(First published in Saltwater Edge Blog 2012)
Some time ago, I bought a 3 weight Scott S4 as my primary trout stick after losing the majority of my quiver in an airline debacle enroute to Yellowstone, and have since wandered to Central California in pursuit of love and a life unknown.
Being that the majority of my fly rods are for saltwater applications, double handed, or ultra light, I didn’t have the right rod to fish a local coastal stream after the season’s first big deluge… and so I grabbed the 3 weight knowing that it’s fast action and serious backbone would get the job done swinging streamers to the ‘half-pounder’ steelhead I’d likely encounter in this tiny coastal drainage.
In fact, I had tested the extensively while still living in Newport, RI, catching schoolie striped bass in the harbor under the cover of darkness on the warm summer nights as they chased sand eels into the shallows. I knew I was ready if chrome lightning struck.
The river I was fishing was typical of most coastal rivers, draining a large swath of redwood forest and flushing hard through a steep gorge. It’s characteristics certainly didn’t make for a welcoming environment to survive as a fry or adult steelhead, but the local fly guys told me the genetic strain that used to inhabit this particular river was considered amongst the largest to have ever existed in California. Fish tales I said.
Even so, I swung my dark and auburn streamer with confidence through each undercut bank and more significant run knowing that the river, a car’s length wide and no deeper then about 6 feet max, probably wouldn’t cough up anything more then a few smolt at best.
But I didn’t expect to encounter anything like what I actually did… and when my fly was grabbed on a swung streamer the half-pounder turned into a serious wild buck!
Due to the soft nature of the rod in light of the situation, the fish didn’t initially make the pool explode, rip 100 feet of backing off my screaming reel, or otherwise do what wild steelhead are known to do. And so I side pressured and found a good fighting/beaching position to get the little guy in.
Suddenly, as if coming to see what this disturbance of its courtship of a hen was all about, the beast writhed hard on the surface, and at the sight of its wide shovel tail, broad shoulders and massive kipe my knees got weak and I started to curse the airline anew for losing my 5 and 6 weights!
I fought the fish for well over 20 minutes, and the S4 allowed for some serious bend to turn his head repeatedly out of the current and keep him from running down or up stream.

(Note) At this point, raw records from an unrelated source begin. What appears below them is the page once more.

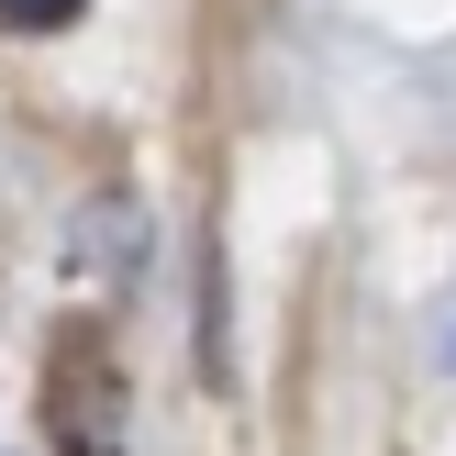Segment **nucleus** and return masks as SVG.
<instances>
[{"label":"nucleus","mask_w":456,"mask_h":456,"mask_svg":"<svg viewBox=\"0 0 456 456\" xmlns=\"http://www.w3.org/2000/svg\"><path fill=\"white\" fill-rule=\"evenodd\" d=\"M45 445L56 456H123V368H111V346L89 323H67L56 356H45Z\"/></svg>","instance_id":"1"},{"label":"nucleus","mask_w":456,"mask_h":456,"mask_svg":"<svg viewBox=\"0 0 456 456\" xmlns=\"http://www.w3.org/2000/svg\"><path fill=\"white\" fill-rule=\"evenodd\" d=\"M89 0H0V34H56V22H78Z\"/></svg>","instance_id":"2"}]
</instances>
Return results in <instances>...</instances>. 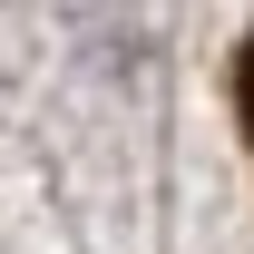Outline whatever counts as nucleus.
Here are the masks:
<instances>
[{"label": "nucleus", "instance_id": "nucleus-1", "mask_svg": "<svg viewBox=\"0 0 254 254\" xmlns=\"http://www.w3.org/2000/svg\"><path fill=\"white\" fill-rule=\"evenodd\" d=\"M235 108H245V137H254V30H245V59H235Z\"/></svg>", "mask_w": 254, "mask_h": 254}]
</instances>
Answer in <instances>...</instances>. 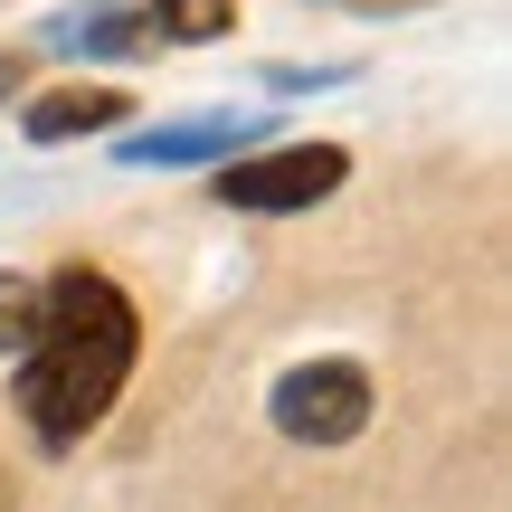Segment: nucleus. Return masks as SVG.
<instances>
[{
    "label": "nucleus",
    "instance_id": "11",
    "mask_svg": "<svg viewBox=\"0 0 512 512\" xmlns=\"http://www.w3.org/2000/svg\"><path fill=\"white\" fill-rule=\"evenodd\" d=\"M0 512H10V484H0Z\"/></svg>",
    "mask_w": 512,
    "mask_h": 512
},
{
    "label": "nucleus",
    "instance_id": "6",
    "mask_svg": "<svg viewBox=\"0 0 512 512\" xmlns=\"http://www.w3.org/2000/svg\"><path fill=\"white\" fill-rule=\"evenodd\" d=\"M38 38H48L57 57H143L152 48L143 0H86V10H57Z\"/></svg>",
    "mask_w": 512,
    "mask_h": 512
},
{
    "label": "nucleus",
    "instance_id": "1",
    "mask_svg": "<svg viewBox=\"0 0 512 512\" xmlns=\"http://www.w3.org/2000/svg\"><path fill=\"white\" fill-rule=\"evenodd\" d=\"M133 361H143V313L105 266H57L38 275V332L19 342L10 370V408L38 437V456H76L105 427V408L124 399Z\"/></svg>",
    "mask_w": 512,
    "mask_h": 512
},
{
    "label": "nucleus",
    "instance_id": "4",
    "mask_svg": "<svg viewBox=\"0 0 512 512\" xmlns=\"http://www.w3.org/2000/svg\"><path fill=\"white\" fill-rule=\"evenodd\" d=\"M247 133H266V124L238 114V105H200V114H171L152 133H114V162L124 171H200V162L247 152Z\"/></svg>",
    "mask_w": 512,
    "mask_h": 512
},
{
    "label": "nucleus",
    "instance_id": "9",
    "mask_svg": "<svg viewBox=\"0 0 512 512\" xmlns=\"http://www.w3.org/2000/svg\"><path fill=\"white\" fill-rule=\"evenodd\" d=\"M332 10H361V19H408V10H437V0H332Z\"/></svg>",
    "mask_w": 512,
    "mask_h": 512
},
{
    "label": "nucleus",
    "instance_id": "2",
    "mask_svg": "<svg viewBox=\"0 0 512 512\" xmlns=\"http://www.w3.org/2000/svg\"><path fill=\"white\" fill-rule=\"evenodd\" d=\"M342 181H351L342 143H247L219 162V209H238V219H304Z\"/></svg>",
    "mask_w": 512,
    "mask_h": 512
},
{
    "label": "nucleus",
    "instance_id": "3",
    "mask_svg": "<svg viewBox=\"0 0 512 512\" xmlns=\"http://www.w3.org/2000/svg\"><path fill=\"white\" fill-rule=\"evenodd\" d=\"M370 408H380V389H370V370L351 361V351H323V361H294L285 380L266 389V427L285 446H351L370 427Z\"/></svg>",
    "mask_w": 512,
    "mask_h": 512
},
{
    "label": "nucleus",
    "instance_id": "5",
    "mask_svg": "<svg viewBox=\"0 0 512 512\" xmlns=\"http://www.w3.org/2000/svg\"><path fill=\"white\" fill-rule=\"evenodd\" d=\"M114 124H133V95H124V86H95V76L48 86V95H29V105H19V143H38V152L86 143V133H114Z\"/></svg>",
    "mask_w": 512,
    "mask_h": 512
},
{
    "label": "nucleus",
    "instance_id": "8",
    "mask_svg": "<svg viewBox=\"0 0 512 512\" xmlns=\"http://www.w3.org/2000/svg\"><path fill=\"white\" fill-rule=\"evenodd\" d=\"M38 332V275L0 266V361H19V342Z\"/></svg>",
    "mask_w": 512,
    "mask_h": 512
},
{
    "label": "nucleus",
    "instance_id": "10",
    "mask_svg": "<svg viewBox=\"0 0 512 512\" xmlns=\"http://www.w3.org/2000/svg\"><path fill=\"white\" fill-rule=\"evenodd\" d=\"M275 86L304 95V86H342V67H275Z\"/></svg>",
    "mask_w": 512,
    "mask_h": 512
},
{
    "label": "nucleus",
    "instance_id": "7",
    "mask_svg": "<svg viewBox=\"0 0 512 512\" xmlns=\"http://www.w3.org/2000/svg\"><path fill=\"white\" fill-rule=\"evenodd\" d=\"M143 29L171 48H209V38L238 29V0H143Z\"/></svg>",
    "mask_w": 512,
    "mask_h": 512
}]
</instances>
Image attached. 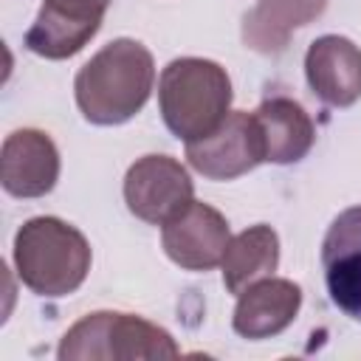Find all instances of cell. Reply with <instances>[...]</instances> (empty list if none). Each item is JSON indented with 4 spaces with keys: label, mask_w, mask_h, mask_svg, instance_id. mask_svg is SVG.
Here are the masks:
<instances>
[{
    "label": "cell",
    "mask_w": 361,
    "mask_h": 361,
    "mask_svg": "<svg viewBox=\"0 0 361 361\" xmlns=\"http://www.w3.org/2000/svg\"><path fill=\"white\" fill-rule=\"evenodd\" d=\"M155 82L152 54L135 39H113L93 54L76 73L73 90L82 116L90 124H121L149 99Z\"/></svg>",
    "instance_id": "6da1fadb"
},
{
    "label": "cell",
    "mask_w": 361,
    "mask_h": 361,
    "mask_svg": "<svg viewBox=\"0 0 361 361\" xmlns=\"http://www.w3.org/2000/svg\"><path fill=\"white\" fill-rule=\"evenodd\" d=\"M14 265L23 285L39 296L73 293L90 271V245L59 217H34L14 237Z\"/></svg>",
    "instance_id": "7a4b0ae2"
},
{
    "label": "cell",
    "mask_w": 361,
    "mask_h": 361,
    "mask_svg": "<svg viewBox=\"0 0 361 361\" xmlns=\"http://www.w3.org/2000/svg\"><path fill=\"white\" fill-rule=\"evenodd\" d=\"M158 104L164 124L178 138L197 141L228 116L231 79L212 59H172L158 82Z\"/></svg>",
    "instance_id": "3957f363"
},
{
    "label": "cell",
    "mask_w": 361,
    "mask_h": 361,
    "mask_svg": "<svg viewBox=\"0 0 361 361\" xmlns=\"http://www.w3.org/2000/svg\"><path fill=\"white\" fill-rule=\"evenodd\" d=\"M178 347L166 330L158 324L133 316L99 310L79 319L59 344L62 361H85V358H175Z\"/></svg>",
    "instance_id": "277c9868"
},
{
    "label": "cell",
    "mask_w": 361,
    "mask_h": 361,
    "mask_svg": "<svg viewBox=\"0 0 361 361\" xmlns=\"http://www.w3.org/2000/svg\"><path fill=\"white\" fill-rule=\"evenodd\" d=\"M192 169L212 180H231L265 161V138L254 113H228L209 135L186 144Z\"/></svg>",
    "instance_id": "5b68a950"
},
{
    "label": "cell",
    "mask_w": 361,
    "mask_h": 361,
    "mask_svg": "<svg viewBox=\"0 0 361 361\" xmlns=\"http://www.w3.org/2000/svg\"><path fill=\"white\" fill-rule=\"evenodd\" d=\"M124 200L138 220L164 226L195 200V186L175 158L144 155L127 169Z\"/></svg>",
    "instance_id": "8992f818"
},
{
    "label": "cell",
    "mask_w": 361,
    "mask_h": 361,
    "mask_svg": "<svg viewBox=\"0 0 361 361\" xmlns=\"http://www.w3.org/2000/svg\"><path fill=\"white\" fill-rule=\"evenodd\" d=\"M110 0H42L34 25L25 31V48L45 59L79 54L99 31Z\"/></svg>",
    "instance_id": "52a82bcc"
},
{
    "label": "cell",
    "mask_w": 361,
    "mask_h": 361,
    "mask_svg": "<svg viewBox=\"0 0 361 361\" xmlns=\"http://www.w3.org/2000/svg\"><path fill=\"white\" fill-rule=\"evenodd\" d=\"M228 223L209 203L192 200L180 214L164 223L161 243L166 257L186 271H209L223 262L228 245Z\"/></svg>",
    "instance_id": "ba28073f"
},
{
    "label": "cell",
    "mask_w": 361,
    "mask_h": 361,
    "mask_svg": "<svg viewBox=\"0 0 361 361\" xmlns=\"http://www.w3.org/2000/svg\"><path fill=\"white\" fill-rule=\"evenodd\" d=\"M322 271L330 302L361 322V206L344 209L322 243Z\"/></svg>",
    "instance_id": "9c48e42d"
},
{
    "label": "cell",
    "mask_w": 361,
    "mask_h": 361,
    "mask_svg": "<svg viewBox=\"0 0 361 361\" xmlns=\"http://www.w3.org/2000/svg\"><path fill=\"white\" fill-rule=\"evenodd\" d=\"M59 178V152L39 130H17L3 141L0 180L14 197H42Z\"/></svg>",
    "instance_id": "30bf717a"
},
{
    "label": "cell",
    "mask_w": 361,
    "mask_h": 361,
    "mask_svg": "<svg viewBox=\"0 0 361 361\" xmlns=\"http://www.w3.org/2000/svg\"><path fill=\"white\" fill-rule=\"evenodd\" d=\"M305 76L324 104L350 107L361 99V48L338 34L319 37L305 54Z\"/></svg>",
    "instance_id": "8fae6325"
},
{
    "label": "cell",
    "mask_w": 361,
    "mask_h": 361,
    "mask_svg": "<svg viewBox=\"0 0 361 361\" xmlns=\"http://www.w3.org/2000/svg\"><path fill=\"white\" fill-rule=\"evenodd\" d=\"M302 290L290 279L265 276L248 285L234 307L231 324L243 338H268L282 333L299 313Z\"/></svg>",
    "instance_id": "7c38bea8"
},
{
    "label": "cell",
    "mask_w": 361,
    "mask_h": 361,
    "mask_svg": "<svg viewBox=\"0 0 361 361\" xmlns=\"http://www.w3.org/2000/svg\"><path fill=\"white\" fill-rule=\"evenodd\" d=\"M254 118L265 138V161L271 164H296L310 152L316 141L310 116L302 110L299 102L288 96L265 99L257 107Z\"/></svg>",
    "instance_id": "4fadbf2b"
},
{
    "label": "cell",
    "mask_w": 361,
    "mask_h": 361,
    "mask_svg": "<svg viewBox=\"0 0 361 361\" xmlns=\"http://www.w3.org/2000/svg\"><path fill=\"white\" fill-rule=\"evenodd\" d=\"M327 0H259L243 20V42L259 54H279L290 34L324 11Z\"/></svg>",
    "instance_id": "5bb4252c"
},
{
    "label": "cell",
    "mask_w": 361,
    "mask_h": 361,
    "mask_svg": "<svg viewBox=\"0 0 361 361\" xmlns=\"http://www.w3.org/2000/svg\"><path fill=\"white\" fill-rule=\"evenodd\" d=\"M279 262V237L271 226L259 223L237 237L228 240L226 254H223V285L231 293H243L248 285L257 279H265L276 271Z\"/></svg>",
    "instance_id": "9a60e30c"
}]
</instances>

To add insult to the injury already taking place, the state doesn’t allow landing nets on this particular stream, so after managing to beach him once and botching the tail grab I had to do it all over again after the fish found new will to escape.
It sounded like a tuna, and wouldn’t give an inch. A couple of anglers, as well as my nervous girlfriend, had all started to form a crowd behind me. A few mumbles and some snide remarks about the size of my rod highlighted the crowd’s desire for a view of the goliath, but I still couldn’t seem to move him off the bottom. It was a stalemate of the finest kind.
With slow angles and patience I was finally able to turn his head once more out of the current, and as he tried to swim back into his deep resting position I used unorthodox top pressure to turn his head downwards, and with deep bends into the butt section of the rod I was able to front flip the beautiful fish in a small stream version of a tuna death circle.
After a few such rod breaking maneuvers, advantage was once again on my side, and the disoriented buck finally swam into the shallows where I managed to get hold of his bass-like tail, snap a few pictures, and release him quickly to avoid any damage to this valuable endangered relic of ancient genetics.
He was as wild as the river itself and fresh from the sea, with an intact adipose fin, majestic color on his cheek and flank, and dappled dark spots across his back. A fine specimen…
It was a wild experience to say the least, and one that broke my Central CA teeth in a most unusual way. A special kudos is due to Scott’s talented rod builders for the excellent quality of this monster slaying piece of art!